Note that we did not apply mixup for all images, but roughly every one in five. We also used a beta distribution of 0.2. You may change the distribution as well as the number of images that are mixed for different experiments. Perhaps you may achieve even better results!

Training and Evaluation

The following code shows the training procedure. We set the batch size to 128, the learning rate to 1e-3, and the total number of epochs to 30. The entire training is performed twice — with and without the mixup. The loss also has to be defined by ourselves, as currently, BCE loss doesn’t allow labels with decimals:

Initialize the network, loss Adam optimizer
Torch BCE Loss does not support mixup labels (not 1 or 0), so we implement our own
net = CNN().to(device)
optimizer = torch.optim.Adam(net.parameters(), lr=LEARNING_RATE)
def bceloss(x, y):
    eps = 1e-6
    return -torch.mean(y * torch.log(x + eps) + (1 - y) * torch.log(1 - x + eps))
best_Acc = 0

Training Procedure
for epoch in range(NUM_EPOCHS):
    # We train and visualize the loss every 100 iterations
    for idx, (imgs, labels) in enumerate(train_dataloader):
        imgs = imgs.to(device)
        labels = labels.to(device)
        preds = net(imgs)
        loss = bceloss(preds, labels)
        if idx%100 == 0:
            print("Epoch {} Iteration {}, Current Loss: {}".format(epoch, idx, loss))

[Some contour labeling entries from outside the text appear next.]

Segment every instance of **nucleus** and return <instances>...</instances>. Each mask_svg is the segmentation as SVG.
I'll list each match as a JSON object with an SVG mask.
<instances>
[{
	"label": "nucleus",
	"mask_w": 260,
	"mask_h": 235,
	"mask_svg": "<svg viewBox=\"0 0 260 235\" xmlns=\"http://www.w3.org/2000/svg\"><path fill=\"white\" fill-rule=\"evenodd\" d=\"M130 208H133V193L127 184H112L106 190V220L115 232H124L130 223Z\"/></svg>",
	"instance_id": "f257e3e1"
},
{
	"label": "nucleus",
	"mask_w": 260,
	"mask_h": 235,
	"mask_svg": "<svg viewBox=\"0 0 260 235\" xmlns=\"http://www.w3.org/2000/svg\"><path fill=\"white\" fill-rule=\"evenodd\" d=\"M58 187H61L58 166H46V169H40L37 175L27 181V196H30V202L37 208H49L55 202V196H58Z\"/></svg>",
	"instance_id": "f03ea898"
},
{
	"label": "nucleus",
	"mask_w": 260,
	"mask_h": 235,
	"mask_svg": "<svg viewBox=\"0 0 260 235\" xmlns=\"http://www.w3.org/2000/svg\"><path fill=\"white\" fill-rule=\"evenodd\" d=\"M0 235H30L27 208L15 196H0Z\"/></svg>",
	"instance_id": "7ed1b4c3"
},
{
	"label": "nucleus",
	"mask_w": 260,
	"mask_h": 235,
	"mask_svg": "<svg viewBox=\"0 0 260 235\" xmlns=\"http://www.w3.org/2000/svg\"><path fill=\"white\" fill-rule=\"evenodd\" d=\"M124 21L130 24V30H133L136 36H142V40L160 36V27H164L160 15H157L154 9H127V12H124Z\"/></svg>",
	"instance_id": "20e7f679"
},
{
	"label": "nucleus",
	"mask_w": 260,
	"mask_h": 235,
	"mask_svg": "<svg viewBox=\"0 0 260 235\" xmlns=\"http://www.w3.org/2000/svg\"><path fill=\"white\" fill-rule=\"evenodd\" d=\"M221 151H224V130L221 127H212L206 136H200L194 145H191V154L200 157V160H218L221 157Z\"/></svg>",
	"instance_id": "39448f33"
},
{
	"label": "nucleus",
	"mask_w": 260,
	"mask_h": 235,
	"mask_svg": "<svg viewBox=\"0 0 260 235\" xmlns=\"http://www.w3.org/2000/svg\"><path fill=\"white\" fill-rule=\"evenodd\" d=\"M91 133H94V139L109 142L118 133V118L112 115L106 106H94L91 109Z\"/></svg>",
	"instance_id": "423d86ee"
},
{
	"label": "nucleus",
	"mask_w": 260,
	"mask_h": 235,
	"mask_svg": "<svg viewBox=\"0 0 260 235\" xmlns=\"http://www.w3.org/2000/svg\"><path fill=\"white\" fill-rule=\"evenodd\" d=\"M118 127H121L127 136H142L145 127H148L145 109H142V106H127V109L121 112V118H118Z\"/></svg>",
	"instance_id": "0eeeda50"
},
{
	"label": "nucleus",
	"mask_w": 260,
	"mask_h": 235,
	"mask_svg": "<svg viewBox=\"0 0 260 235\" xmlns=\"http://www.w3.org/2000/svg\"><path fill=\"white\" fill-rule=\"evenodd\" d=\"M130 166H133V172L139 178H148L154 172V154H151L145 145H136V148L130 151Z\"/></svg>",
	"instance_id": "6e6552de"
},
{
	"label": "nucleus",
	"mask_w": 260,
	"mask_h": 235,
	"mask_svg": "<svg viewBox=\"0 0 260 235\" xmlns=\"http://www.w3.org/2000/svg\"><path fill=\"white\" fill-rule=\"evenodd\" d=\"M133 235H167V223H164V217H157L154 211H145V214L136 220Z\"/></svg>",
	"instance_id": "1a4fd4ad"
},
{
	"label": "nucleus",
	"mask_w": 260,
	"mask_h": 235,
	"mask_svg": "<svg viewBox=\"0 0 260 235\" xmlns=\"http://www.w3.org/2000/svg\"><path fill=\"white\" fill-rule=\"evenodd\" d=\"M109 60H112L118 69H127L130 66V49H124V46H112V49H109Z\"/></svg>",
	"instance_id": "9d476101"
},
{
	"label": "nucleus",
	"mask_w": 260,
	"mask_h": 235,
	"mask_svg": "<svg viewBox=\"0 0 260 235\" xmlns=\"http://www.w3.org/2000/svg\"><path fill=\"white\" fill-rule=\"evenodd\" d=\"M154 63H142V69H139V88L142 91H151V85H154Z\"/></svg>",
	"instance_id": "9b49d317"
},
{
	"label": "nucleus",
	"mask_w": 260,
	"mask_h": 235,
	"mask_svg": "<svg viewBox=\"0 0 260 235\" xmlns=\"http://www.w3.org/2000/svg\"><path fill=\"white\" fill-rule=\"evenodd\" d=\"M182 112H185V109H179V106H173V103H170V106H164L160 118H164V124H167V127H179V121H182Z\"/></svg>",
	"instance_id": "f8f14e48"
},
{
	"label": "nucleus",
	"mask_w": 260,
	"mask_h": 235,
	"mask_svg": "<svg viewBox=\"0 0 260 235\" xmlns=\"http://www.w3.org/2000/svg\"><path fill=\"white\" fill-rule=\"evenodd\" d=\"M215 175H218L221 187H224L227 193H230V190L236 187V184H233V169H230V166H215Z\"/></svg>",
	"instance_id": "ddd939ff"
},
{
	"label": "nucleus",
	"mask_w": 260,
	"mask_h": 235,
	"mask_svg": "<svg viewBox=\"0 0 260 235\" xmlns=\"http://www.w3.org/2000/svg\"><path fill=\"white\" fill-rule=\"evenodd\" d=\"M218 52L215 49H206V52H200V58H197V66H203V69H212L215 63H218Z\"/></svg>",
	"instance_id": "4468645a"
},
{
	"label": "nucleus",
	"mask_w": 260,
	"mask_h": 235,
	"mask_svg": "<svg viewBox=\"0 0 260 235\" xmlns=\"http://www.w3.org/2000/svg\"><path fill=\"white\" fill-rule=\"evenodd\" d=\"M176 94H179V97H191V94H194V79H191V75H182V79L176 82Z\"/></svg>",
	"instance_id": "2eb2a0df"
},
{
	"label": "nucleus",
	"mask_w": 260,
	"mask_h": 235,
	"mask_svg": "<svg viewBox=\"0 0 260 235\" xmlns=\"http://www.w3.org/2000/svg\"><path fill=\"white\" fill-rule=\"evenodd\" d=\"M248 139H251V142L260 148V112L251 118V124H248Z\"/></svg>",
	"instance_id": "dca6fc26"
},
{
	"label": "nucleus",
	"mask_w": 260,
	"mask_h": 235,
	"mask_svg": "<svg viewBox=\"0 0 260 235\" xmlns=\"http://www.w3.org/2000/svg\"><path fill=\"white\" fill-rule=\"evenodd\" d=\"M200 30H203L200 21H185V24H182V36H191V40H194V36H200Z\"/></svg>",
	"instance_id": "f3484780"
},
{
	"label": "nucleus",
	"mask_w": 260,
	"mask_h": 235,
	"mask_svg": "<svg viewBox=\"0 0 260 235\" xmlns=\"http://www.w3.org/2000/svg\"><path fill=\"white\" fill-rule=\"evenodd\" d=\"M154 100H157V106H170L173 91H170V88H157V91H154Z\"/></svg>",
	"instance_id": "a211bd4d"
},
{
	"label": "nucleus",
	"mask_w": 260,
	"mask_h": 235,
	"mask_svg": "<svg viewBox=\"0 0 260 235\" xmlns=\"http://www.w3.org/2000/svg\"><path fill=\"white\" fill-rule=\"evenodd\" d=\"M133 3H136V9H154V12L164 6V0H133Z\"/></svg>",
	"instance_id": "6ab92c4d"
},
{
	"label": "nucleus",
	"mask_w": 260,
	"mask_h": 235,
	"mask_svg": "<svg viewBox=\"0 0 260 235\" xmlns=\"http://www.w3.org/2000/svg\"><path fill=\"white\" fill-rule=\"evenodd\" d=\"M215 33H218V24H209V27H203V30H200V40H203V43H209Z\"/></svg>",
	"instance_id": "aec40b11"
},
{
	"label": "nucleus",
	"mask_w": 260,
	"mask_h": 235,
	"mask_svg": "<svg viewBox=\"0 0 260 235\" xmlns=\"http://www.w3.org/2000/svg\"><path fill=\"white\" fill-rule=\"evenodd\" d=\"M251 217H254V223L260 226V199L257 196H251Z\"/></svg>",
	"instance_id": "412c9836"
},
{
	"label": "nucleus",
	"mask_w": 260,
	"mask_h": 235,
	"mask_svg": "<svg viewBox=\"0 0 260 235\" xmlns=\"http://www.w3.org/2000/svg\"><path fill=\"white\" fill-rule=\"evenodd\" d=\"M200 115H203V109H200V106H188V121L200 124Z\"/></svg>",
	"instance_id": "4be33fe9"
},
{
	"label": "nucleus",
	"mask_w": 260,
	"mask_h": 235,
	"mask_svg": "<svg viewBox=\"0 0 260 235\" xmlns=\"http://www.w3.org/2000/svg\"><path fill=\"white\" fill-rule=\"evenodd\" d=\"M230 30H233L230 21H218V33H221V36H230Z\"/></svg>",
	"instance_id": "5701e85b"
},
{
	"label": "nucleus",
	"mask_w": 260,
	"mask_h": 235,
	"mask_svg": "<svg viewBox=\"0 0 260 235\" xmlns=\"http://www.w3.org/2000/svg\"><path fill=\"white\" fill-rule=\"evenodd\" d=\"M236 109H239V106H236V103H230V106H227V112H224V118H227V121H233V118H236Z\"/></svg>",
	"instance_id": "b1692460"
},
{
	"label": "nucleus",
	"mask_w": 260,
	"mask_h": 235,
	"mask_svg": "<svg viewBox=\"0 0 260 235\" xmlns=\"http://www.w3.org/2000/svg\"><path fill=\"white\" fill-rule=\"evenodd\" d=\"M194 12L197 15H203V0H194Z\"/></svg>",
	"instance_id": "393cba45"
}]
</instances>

    # We evaluate the network after every epoch based on test set accuracy
    with torch.no_grad():
        total = 0
        numCorrect = 0
        for (imgs, labels) in test_dataloader:
            imgs = imgs.to(device)
            labels = labels.to(device)
            preds = net(imgs)
            numCorrect += (torch.argmax(preds, dim=1) == torch.argmax(labels, dim=1)).float().sum()
            total += len(imgs)
        acc = numCorrect/total
        print("Current image classification accuracy at epoch {}: {}".format(epoch, acc))
        if acc > best_Acc:
            best_Acc = acc

Extending Beyond Image Classification

While mixup has pushed state-of-the-art accuracies in image classification, research has shown that its benefits extend into other computer vision tasks such as generation and robustness to adversarial examples. Research literature has also been extending the concept into 3D representations which are also shown to be very effective (e.g., PointMixup).


So there you have it! Hopefully this article gives you a basic overview and guidance on how to apply mixup onto your image classification network training.